It was likened to a scene from the Wild West.
Armed with a sawn-off rifle with one bullet, Justin John Meale was in a stand-off with Clinton "Rocky" Pollock on Father's Day 2018 after a drug deal went bad.
Fearing Mr Pollock had a semi-automatic weapon and would get "sprayed", Meale thought he better shoot first.
"I don't know if you have ever watched that American series Justified - (it's like) who drew first?," defence barrister Greg McGuire earlier told a Brisbane Supreme Court jury.
"It is almost like something from the Wild West".
Meale thought Mr Pollock looked "sketchy" with a hand in his pocket when he approached.
Then Mr Pollock "twitched" during their stand-off, Meale said.
"I was scared thinking I have pretty much taken a knife to a gun fight with a single shot .22," Meale later told police.
"I was thinking 'alright I've just got one shot, if he is going to shoot me, I will shoot him first'.
"I have just gone bang. That was it. It was that quick."
Mr Pollock, 35, was shot in the torso outside his Deception Bay house north of Brisbane and died soon afterwards.
Police did not find a weapon at Mr Pollock's home.
Crown prosecutor Danny Boyle said Meale was always going to shoot Mr Pollock after travelling to his house and luring him out to the front gate.
"There was going to be a conflict, and he (Meale) knew it," Mr Boyle told the court.
The pair had fallen out after Mr Pollock did not receive drugs from Meale in exchange for a bag of bullets in a deal organised the previous day.
They had traded text messages with increasing hostility.
"I will spray your whole house up," Mr Pollock said in a text to Meale read to the court.

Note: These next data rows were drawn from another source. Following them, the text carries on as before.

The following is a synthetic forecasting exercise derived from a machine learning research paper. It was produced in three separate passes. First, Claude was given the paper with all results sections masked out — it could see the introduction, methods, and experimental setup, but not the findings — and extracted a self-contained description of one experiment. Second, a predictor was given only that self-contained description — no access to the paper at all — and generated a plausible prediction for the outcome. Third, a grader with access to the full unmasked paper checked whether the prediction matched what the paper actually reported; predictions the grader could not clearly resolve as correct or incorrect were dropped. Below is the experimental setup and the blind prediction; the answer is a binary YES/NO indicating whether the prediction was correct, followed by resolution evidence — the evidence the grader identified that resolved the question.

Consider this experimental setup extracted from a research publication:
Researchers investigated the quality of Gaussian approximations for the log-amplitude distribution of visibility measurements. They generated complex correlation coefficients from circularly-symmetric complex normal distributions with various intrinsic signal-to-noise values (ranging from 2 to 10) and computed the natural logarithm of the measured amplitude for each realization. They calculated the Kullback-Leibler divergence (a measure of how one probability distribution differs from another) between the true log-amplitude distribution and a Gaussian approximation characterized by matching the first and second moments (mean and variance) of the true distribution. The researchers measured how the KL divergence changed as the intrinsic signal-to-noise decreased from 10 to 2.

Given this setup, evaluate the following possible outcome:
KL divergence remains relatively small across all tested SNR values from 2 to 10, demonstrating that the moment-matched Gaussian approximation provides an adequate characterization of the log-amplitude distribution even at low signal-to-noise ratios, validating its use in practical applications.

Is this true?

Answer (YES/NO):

"If you don't want me to come there and play up, that little toy you have got is not going to stop me, let me tell you.
"You've got one bullet in the chamber. I have got 15 so don't go mouthing off to me you goose."
Meale made the "unbelievably stupid decision" to travel to Mr Pollock's house with three others to teach him a lesson.

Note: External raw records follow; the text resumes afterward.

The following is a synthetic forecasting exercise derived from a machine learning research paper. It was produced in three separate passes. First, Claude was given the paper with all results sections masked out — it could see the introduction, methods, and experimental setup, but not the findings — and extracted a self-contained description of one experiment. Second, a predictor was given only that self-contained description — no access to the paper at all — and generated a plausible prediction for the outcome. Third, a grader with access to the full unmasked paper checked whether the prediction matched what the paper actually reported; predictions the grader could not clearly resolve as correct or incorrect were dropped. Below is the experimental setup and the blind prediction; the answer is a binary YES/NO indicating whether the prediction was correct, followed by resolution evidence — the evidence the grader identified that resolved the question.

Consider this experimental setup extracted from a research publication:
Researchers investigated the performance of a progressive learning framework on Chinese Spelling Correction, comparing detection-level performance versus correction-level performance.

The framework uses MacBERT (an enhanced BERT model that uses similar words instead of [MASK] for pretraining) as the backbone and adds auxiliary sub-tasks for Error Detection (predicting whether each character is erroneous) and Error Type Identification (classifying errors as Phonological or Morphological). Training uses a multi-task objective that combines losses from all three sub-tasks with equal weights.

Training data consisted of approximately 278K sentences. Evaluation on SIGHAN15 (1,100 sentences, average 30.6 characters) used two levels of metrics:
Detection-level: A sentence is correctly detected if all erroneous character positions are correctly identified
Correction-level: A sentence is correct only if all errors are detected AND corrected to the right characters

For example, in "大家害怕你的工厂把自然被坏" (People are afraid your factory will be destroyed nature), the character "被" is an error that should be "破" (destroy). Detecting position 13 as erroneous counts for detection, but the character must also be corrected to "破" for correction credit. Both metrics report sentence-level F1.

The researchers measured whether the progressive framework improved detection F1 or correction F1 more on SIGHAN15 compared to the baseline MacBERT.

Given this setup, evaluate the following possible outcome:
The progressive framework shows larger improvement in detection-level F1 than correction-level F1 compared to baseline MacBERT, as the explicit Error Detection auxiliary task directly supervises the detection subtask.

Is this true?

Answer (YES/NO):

"Stupidity is not a criminal offence," Mr McGuire told the jury.
Mr Pollock was described as "no angel" and "someone you didn't want to piss off".
However, his mother Donna's victim impact statement detailed how much he had been missed, with his daughter saying how she wished her dad had not missed her formal.
The jury in the one-week trial found Meale guilty of murder after starting their deliberations earlier on Tuesday.
The court heard Meale suffered significant behavioural and developmental issues as a child, diagnosed with Asperger's syndrome and autism spectrum disorder.
Meale descended into drug abuse after dropping out of year eight and had a criminal history by the age of 17.
He was sentenced to a drug-related offence by 21 and had also received convictions for domestic violence order breaches.
Meale on Tuesday received a life sentence from Justice Thomas Bradley with 1541 days in custody declared time served.